July 20, 2023

At White House, governor highlights New Mexico’s early childhood education improvements

The White House South facade. Wikicommons

During a keynote address at the White House on Wednesday, Gov. Michelle Lujan Grisham announced an expansion of Pre-K programs with money from the state’s land grant permanent fund’s additional distribution of 1.25 percent.

Lujan Grisham spoke during an event called White House States Convening on Child Care, during which several policy makers and leaders—including First Lady Jill Biden—spoke about the importance of early childhood education and early childcare. During her speech, Lujan Grisham said the state would spend $100 million to increase the number of children served by more than 3,000. Lujan Grisham said her goal is universal early childcare.

“That’s another 3,000 kiddos that are three years old that are going to go to early childcare education. I want every three-and four-year-old, to say,  no matter where they live, they have high quality access,” she said.

New Mexico Early Childhood Education and Care Department Elizabeth Groginsky said the $100 million is part of the $140 million the legislature appropriated to the ECECD from the Land Grant Permanent Fund for Fiscal Year 2024. In November, voters approved the constitutional amendment that increased the additional distribution from the Land Grant Permanent Fund by 1.25 percent.

Groginsky told NM Political Report the money would be spent on better compensation for early childcare workers, more instructional hours for children and more children served. 

Lujan Grisham also spoke about New Mexico being a state with significant poverty and how that impacts children’s lives. 

“We have too many children that have any number of traumas or issues in development,” she said.

When speaking about universal early childcare, Lujan Grisham said New Mexico still has challenges, including early childcare deserts. But, she said she intends to change that.

Groginsky told NM Political Report that with federal relief money and a partnership with the New Mexico Finance Authority, ECECD created $11 million in grants to supply childcare center building, particularly in rural areas. She said the department is projected to add 2,000 more spaces for children across the state through the funding. 

“We did focus the grant on targeting areas of great need where there is no childcare available,” Groginsky said.

Groginsky said that to meet the needs of those who live in early childcare deserts, the department has been working with some local school districts to potentially license their school buildings to house early childcare centers. She said the department has also talked to businesses interested in relocating to the state about how to build childcare into the business’ planning process. 

Groginsky said the department is now basing its reimbursement rates to early childcare centers on the true cost of care. She said for an eligible family, the cost of an infant in a five-star program is $1,900 a month. That is the cost the state is paying for families of four whose income is 400 percent of the federal poverty level.

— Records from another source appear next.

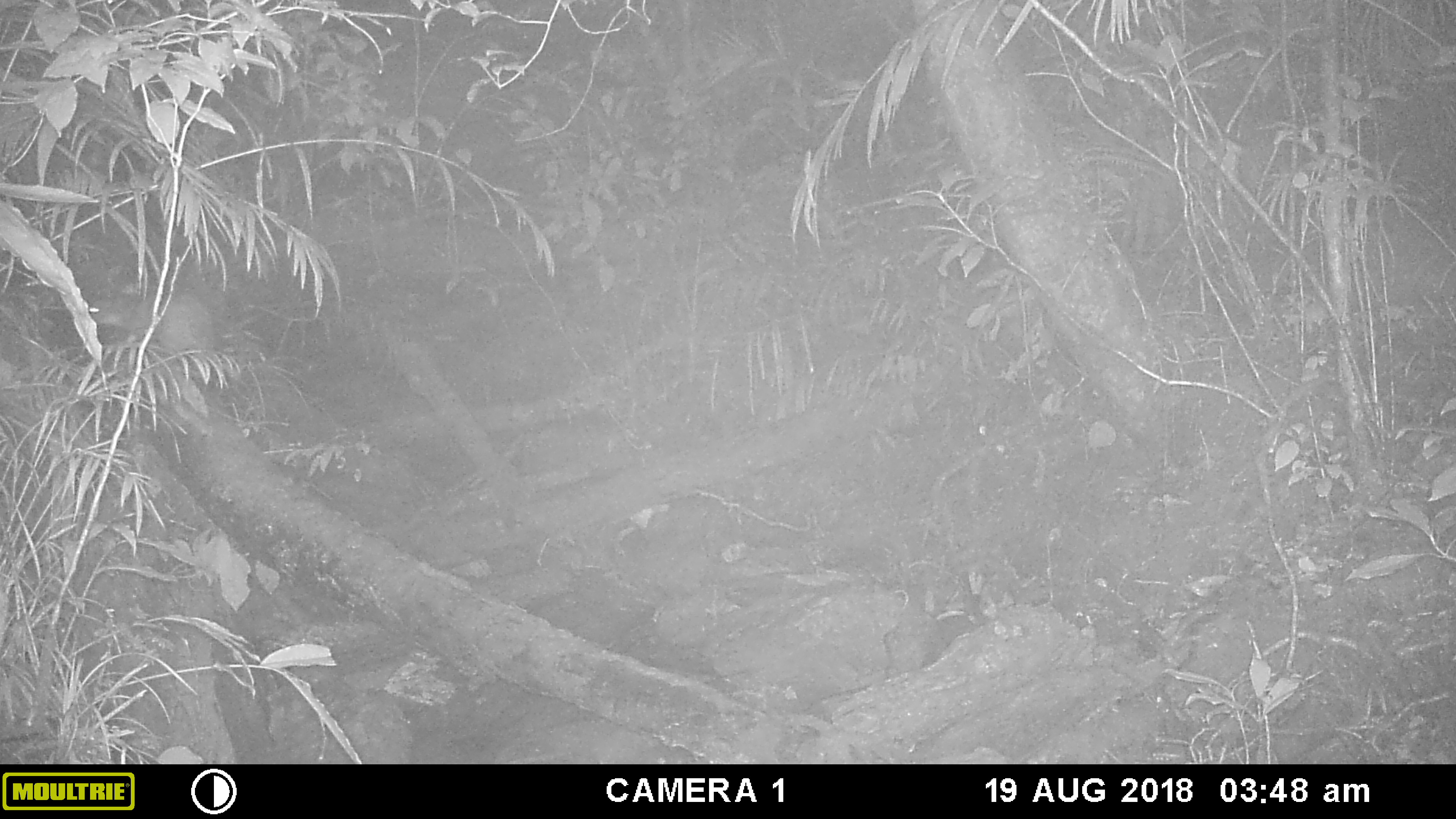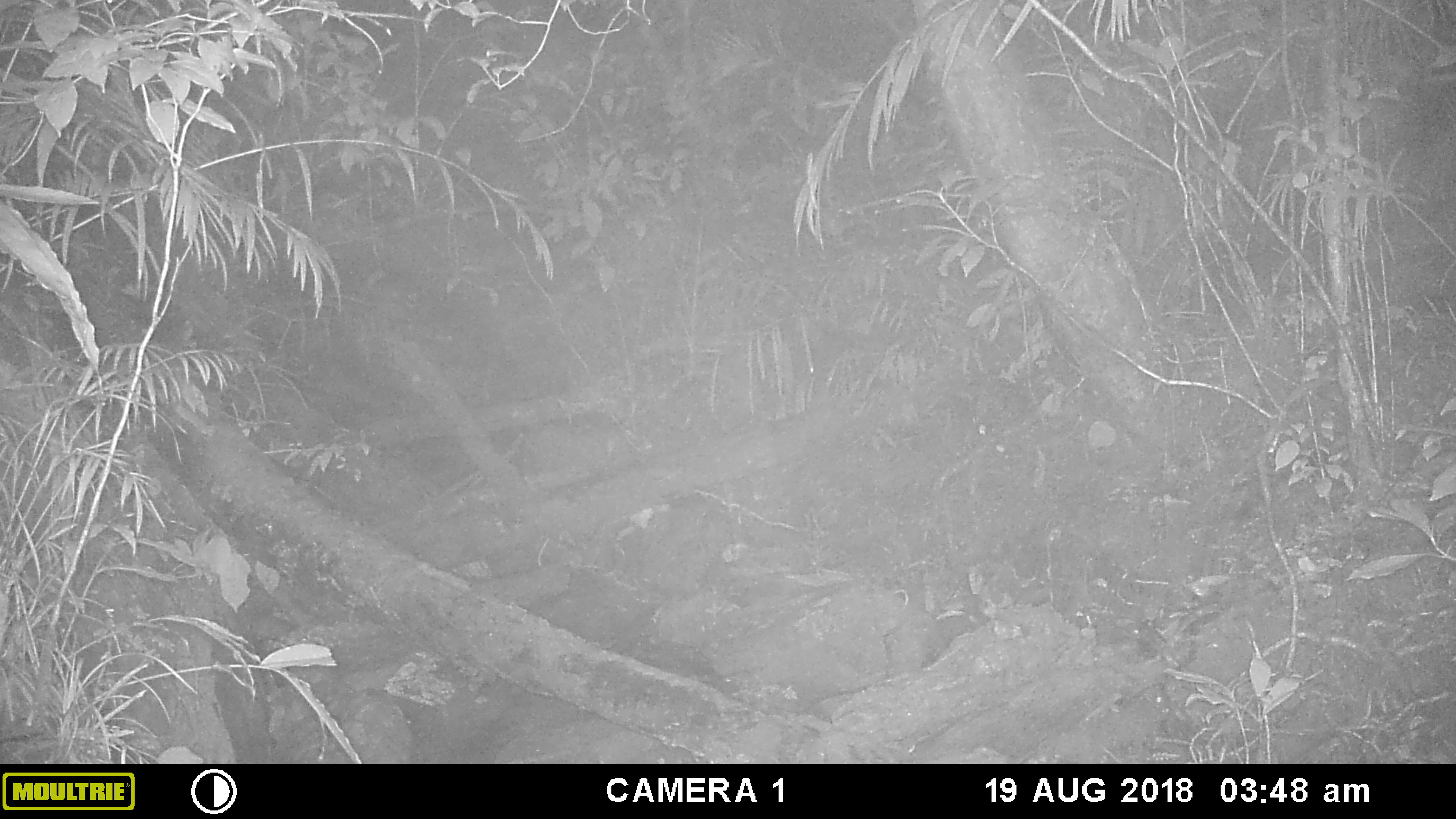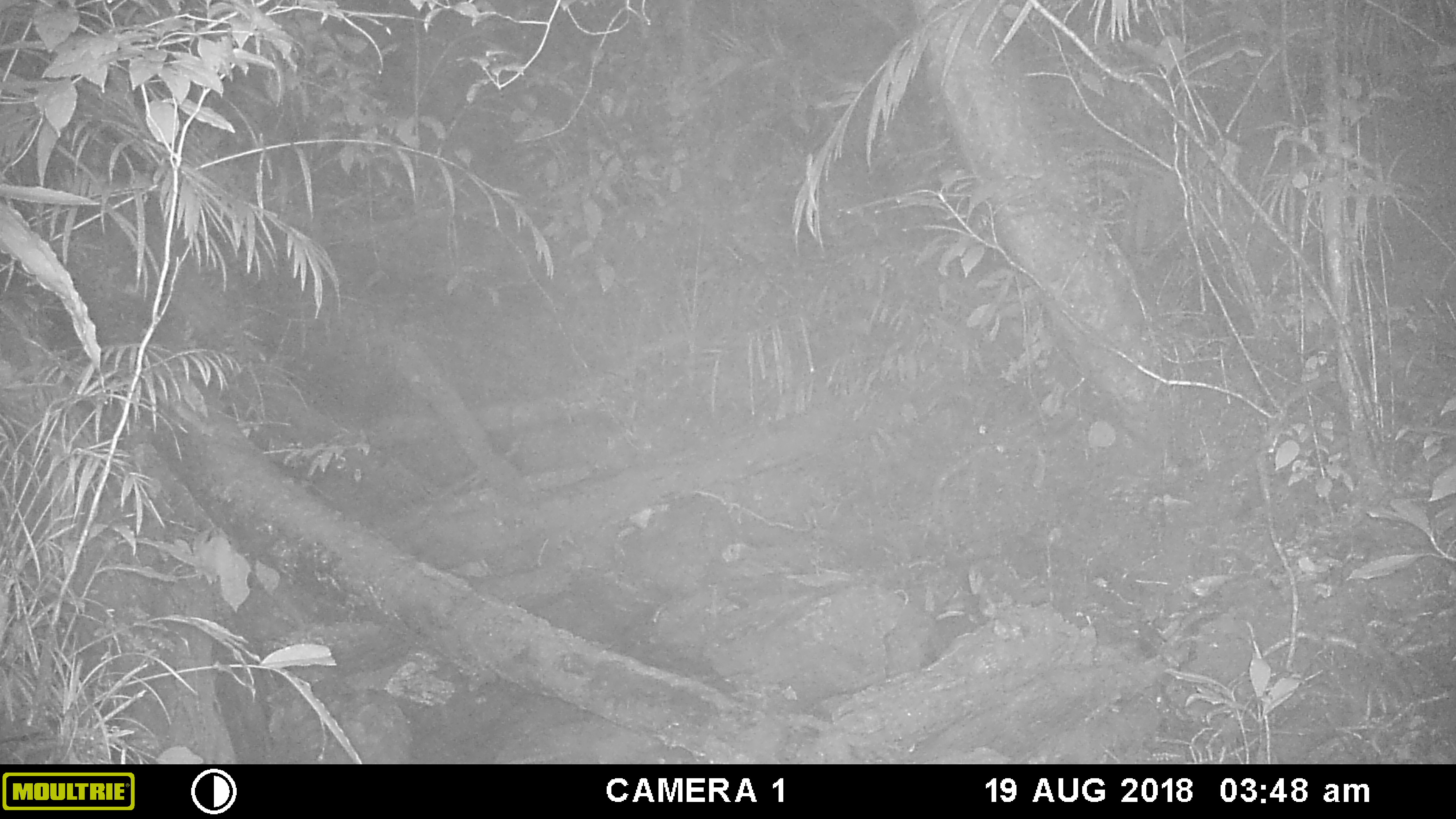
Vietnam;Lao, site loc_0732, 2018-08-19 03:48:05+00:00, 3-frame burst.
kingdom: Animalia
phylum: Chordata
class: Mammalia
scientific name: Mammalia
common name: mammal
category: unidentified small mammal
Unidentified small mammal (mammal) (Mammalia). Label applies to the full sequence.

“That’s what it actually costs for a five-star early childcare center. It’s not what most families can afford,” Groginsky said. 

Lujan Grisham spoke of the federal relief money that she was able to utilize for early childcare and education. During the last six months of 2021, the federal government provided $3,000 per child, if between six and 17 years old and $3,600 per child for those under six years old in child tax credits. The money became available through monthly  payments from July 2021 to December 2021.

The federal government did not extend the child tax credit, but the state passed a tax omnibus bill this year that provides a state tax credit for families with children. A family that earns less than $25,000 annually can receive $600 annually per child. For households earning between $25,000 to $50,000, the child tax credit is $400 per child and for families earning $50,000 to $75,000 per year, the child tax credit is $200 per child.

Groginsky said that in rural communities, the best options for early childcare are often in a home-based business and that, with the state providing “the true cost of care,” it is creating an incentive for more individuals to create a viable business model. She said most of these small businesses are women owned and women run.

Through grants, policy changes and technical support, ECECD is trying to encourage expansion of early childcare to the state’s childcare deserts, Groginsky said. She said the department is also developing coalitions across 12 counties to encourage early childcare building. She said the Grant County Partnership for Children in Silver City is leading one of these coalitions and that the coalitions bring families to the table for ideas and help to build strategy. 

Lujan Grisham also spoke of changing the attitude around early childcare workers to encourage individuals to want to build a career in the field.

“We stopped referring to these workers as daycare providers. They make a difference in the development of children. We have to treat them like professionals,” she said.

Lujan Grisham highlighted that, under her administration, early childcare workers have received a 30 percent increase in salary. She said she wants early childcare workers to receive the same salaries as K-12 educators. 

Lujan Grisham also gave a short history of the advocacy that went into changing the distribution of the Land Grant Permanent Fund and the creation of the Early Childhood Trust Fund in 2020. That fund, which provides some funding to ECECD, is expected to reach $7 billion by 2026, Groginsky said.

Lujan Grisham also highlighted the state’s support of childcare centers built by tribes and pueblos to protect Native languages and cultural customs.  

Biden spoke after Lujan Grisham and called expanding early childcare education “a critical piece of strengthening our workforce.”

“So they don’t have to choose between paying grocery bills and paying a childcare provider. When they can pursue their dreams, knowing their children are safe, we all benefit,” Biden said.